A incorporação de elementos jazzísticos na música clássica é um fenómeno que, durante o último século, levou à criação de peças notáveis, que de todos são conhecidas (lembremo-nos, por exemplo, de várias obras de Claude Bolling ou das Jazz Suites de Shostakovich). O fenómeno inverso, isto é, a aproximação do jazz à música clássica, tem, principalmente nas últimas décadas, sido uma tendência em expansão, muito devido ao crescente interesse de músicos com formação clássica pelas formas livres do jazz e da improvisação, que a elas se convertem sem nunca perderem contacto com a sua bagagem formativa. Não é, portanto, de estranhar quando aparece um trabalho que se alinha por esta direcção criativa, a qual amiúde resulta, verdade seja dita, em interessantes propostas musicais. Monalisa. Ballads and More, o disco objecto desta recensão, é, pois, um trabalho que se assenta nesta linha musical. Resultado de uma colaboração entre o clarinetista clássico Jürgen Kupke e o pianista de jazz Hannes Zerbe, dois veteranos da músicia alemã que têm colaborado em diversas ocasiões ao longo dos últimos 30 anos, o álbum foi editado pela JazzHausMusik, sendo já o segundo trabalho do duo, sucedendo a Alles hat seine Zeit (2019, JazzHausMusik).
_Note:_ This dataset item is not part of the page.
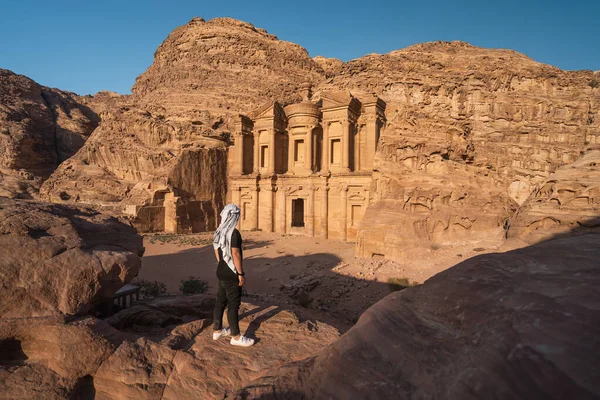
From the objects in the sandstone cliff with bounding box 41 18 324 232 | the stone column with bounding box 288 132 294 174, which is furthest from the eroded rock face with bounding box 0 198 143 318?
the stone column with bounding box 288 132 294 174

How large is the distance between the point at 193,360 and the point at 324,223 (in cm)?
1920

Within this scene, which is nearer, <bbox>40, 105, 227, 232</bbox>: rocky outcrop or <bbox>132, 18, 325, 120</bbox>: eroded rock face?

Numa tónica frequentemente baladesca (“PART XVIII”, “Passacaglia für David”, “Monalisa” e “Strange Ballad”), mas também aberta a devaneios por paisagens abstractas e geométricas (“Intermezzo I, II & III”, “Mahlerei” e “Chronos”), o duo de piano e clarinete cria, neste disco, música de câmara baseada em composições escritas que estão sempre abertas à improvisação. Deste modo, apesar da forma “livre” da matriz estrutural subjacente aos temas, estes acabam por maravilhosamente nunca resvalar para o caos ou cacofonia, antes mantendo sempre um elevado sentido melódico, harmónico e rítmico que nos faz esquecer a sua verdadeira génese. Assim, é como se o duo procurasse nestas composições “livres” capturar o absoluto do momento. Não espanta, por isso, que as melodias e propostas criadas revelem sempre intenção, sendo bastante apelativas ao lado emocional, qualquer que seja a direcção deste apelo. O sentido musical aguçado e elevada capacidade comunicação de Kupke e Zerbe são também factores que fazem com que as narrativas criadas nunca sejam lineares. Qualquer que seja o motivo musical apresentado, seguem-se-lhe variações, desconstruções e abstracções que trazem frescura e tornam o álbum numa surpresa a cada instante. Mesmo em termos de dinâmica, apesar de se perceber que Zerbe se assume maioritariamente como criador de telas, pintor de cenários e bases harmónicas, Kupke, que por “limitação” de instrumento é sempre muito mais melodista e discursivo, não deixa, ele mesmo, de impelir o duo para novas geografias sonoras, criando frequentemente instabilidades e dissonâncias que alteram a colaração dos temas, fazendo-os avançar. Num registo com muito humor, é também o clarinetista que resgata da sua bagagem clássica referências intemporais, tal como a menção ao segundo andamento da primeira de Mahler que pode ser escuta em “Mahlerei” - a cereja no topo do bolo que coroa um álbum com muita classe.